Two down, more to go? With hypersonic weapons already in the field, Russia looks to improve features
By: Alexander Bratersky DefenseNews MARCH15
The Avangard hypersonic vehicle blasts off during a test launch at an undisclosed location in Russia. (RU-RTR Russian Television via AP)
See a test of Russia’s Avangard missile.
MOSCOW — Hypersonic weapons are a top priority for the Russian government, a defense analyst with the state-run think tank IMEMO has told Defense News, and with two now fielded, the country is looking into further improving the technology.
“The so-called hypersonic technology is essentially an evolutionary development. However, it provides new, combined abilities for missile weapons: increased speed and maneuverability, and improved accuracy,” Dmitry Stefanovich said. “I can’t imagine a person who is responsible for the decision-making in the country and who wouldn’t be interested in improving all those features.”
By creating hypersonic technology that can overcome missile defense systems, Russia maintains “strategic stability and strategic balance,” President Vladimir Putin once told Russian news agency Tass in March 2020.
For Russia, hypersonic technology is also a way to avoid a quantitative arms race like the Soviet Union went through during the Cold War, said Viktor Litovkin, a retired colonel and military analyst with Tass. “We have no money to get involved in a quantitative arms race. You need to have a little, but the highest quality, which will restrain the adversary,” he said.

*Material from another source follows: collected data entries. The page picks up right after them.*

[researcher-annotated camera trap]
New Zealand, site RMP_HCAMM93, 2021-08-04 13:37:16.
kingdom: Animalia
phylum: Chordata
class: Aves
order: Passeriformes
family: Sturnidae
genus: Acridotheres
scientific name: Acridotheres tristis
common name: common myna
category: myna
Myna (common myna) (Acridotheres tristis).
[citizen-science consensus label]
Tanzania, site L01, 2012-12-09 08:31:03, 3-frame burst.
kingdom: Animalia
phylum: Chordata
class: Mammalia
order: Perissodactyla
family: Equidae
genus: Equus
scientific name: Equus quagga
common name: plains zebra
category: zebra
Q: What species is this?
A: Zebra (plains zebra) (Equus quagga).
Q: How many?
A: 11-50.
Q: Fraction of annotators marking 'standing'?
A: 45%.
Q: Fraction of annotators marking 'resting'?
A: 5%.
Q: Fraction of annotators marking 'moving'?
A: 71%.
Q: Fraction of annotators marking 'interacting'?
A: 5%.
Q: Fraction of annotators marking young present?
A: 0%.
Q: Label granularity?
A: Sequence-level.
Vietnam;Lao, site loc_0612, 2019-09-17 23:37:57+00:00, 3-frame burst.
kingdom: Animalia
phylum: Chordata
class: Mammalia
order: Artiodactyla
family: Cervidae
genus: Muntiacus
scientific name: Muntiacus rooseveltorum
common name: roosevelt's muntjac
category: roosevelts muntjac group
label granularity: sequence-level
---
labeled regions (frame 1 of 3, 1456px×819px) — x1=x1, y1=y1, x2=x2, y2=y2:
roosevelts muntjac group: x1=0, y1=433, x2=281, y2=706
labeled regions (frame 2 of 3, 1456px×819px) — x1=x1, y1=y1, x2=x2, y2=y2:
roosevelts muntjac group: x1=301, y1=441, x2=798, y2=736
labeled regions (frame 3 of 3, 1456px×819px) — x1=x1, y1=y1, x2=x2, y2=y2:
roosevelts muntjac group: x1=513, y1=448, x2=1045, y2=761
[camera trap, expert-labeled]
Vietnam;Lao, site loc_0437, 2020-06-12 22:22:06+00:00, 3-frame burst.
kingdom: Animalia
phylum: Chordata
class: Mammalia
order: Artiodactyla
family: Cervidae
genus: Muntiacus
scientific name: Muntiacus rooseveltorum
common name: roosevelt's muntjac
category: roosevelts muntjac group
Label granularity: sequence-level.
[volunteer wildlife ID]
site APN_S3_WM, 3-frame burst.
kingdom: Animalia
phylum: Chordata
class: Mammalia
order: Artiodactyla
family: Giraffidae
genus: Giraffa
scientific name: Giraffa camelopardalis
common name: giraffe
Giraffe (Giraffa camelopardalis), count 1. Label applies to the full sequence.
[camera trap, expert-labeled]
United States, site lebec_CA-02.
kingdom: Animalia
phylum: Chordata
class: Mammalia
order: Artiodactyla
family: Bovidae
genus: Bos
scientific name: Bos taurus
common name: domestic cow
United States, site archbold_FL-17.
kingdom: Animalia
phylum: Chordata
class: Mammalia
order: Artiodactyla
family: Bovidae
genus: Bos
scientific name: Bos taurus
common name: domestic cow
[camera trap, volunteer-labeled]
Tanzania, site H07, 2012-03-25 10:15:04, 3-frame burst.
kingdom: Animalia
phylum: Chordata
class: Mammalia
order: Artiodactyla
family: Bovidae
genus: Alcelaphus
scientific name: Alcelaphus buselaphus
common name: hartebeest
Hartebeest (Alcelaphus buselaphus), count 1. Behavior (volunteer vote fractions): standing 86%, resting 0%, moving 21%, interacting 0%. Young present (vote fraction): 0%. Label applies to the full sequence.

There are currently two hypersonic missiles with the Russian military: the Avangard and the Kinzhal. The former is a nuclear-capable missile reportedly able to fly faster than 20 times the speed of sound. The first Avangard infrastructure was set up in December 2019.
The Kinzhal (or “Dagger” in English) is a nuclear-capable air-launched ballistic missile fielded in December 2017. Before entering the military’s inventory, it was tested with the MiG-31 fighter jet. Putin has said the weapon can exceed 10 times the speed of sound, but some missile experts have cast doubt on that capability.
Russian media previously reported the Kinzhal physically resembles the 9M723 ballistic missile developed for the Iskander tactical missile system. “If it looks like a duck, swims like a duck and quacks like a duck, then it probably is a duck,” Stefanovich said of the similarity.
Russia is also testing its 3M22 Zircon anti-ship hypersonic cruise missile, expected to be installed on the modernized submarine-killing ship Marshal Shaposhnikov. The vessel is undergoing its owns tests. The head of Tactical Missiles Corporation JSC, Boris Obnosov, told Tass last month that the Zircon’s testing is going according to schedule.
The first launch of Zircon from the nuclear-powered submarine Severodvinsk will take place in June, industry officials said, according to reports from Tass this month. If testing goes well, the Zircon will be delivered to the military in the first half of 2022.
Obnosov has said hypersonic projects are among the top priorities for his company, adding that there are “several dozen” hypersonic efforts ongoing in partnership with the country’s several research and development institutes. He said a center dedicated to hypersonic technology efforts could be established to oversee the projects, without providing further information.
Tactical Missiles Corporation is Russia’s leading developer of hypersonic technology, so it might also be behind a recently tested prototype of an air-to-surface hypersonic missile meant for the Su-57 fifth-generation fighter jet. However, the company did not respond to questions from Defense News regarding its hypersonic projects.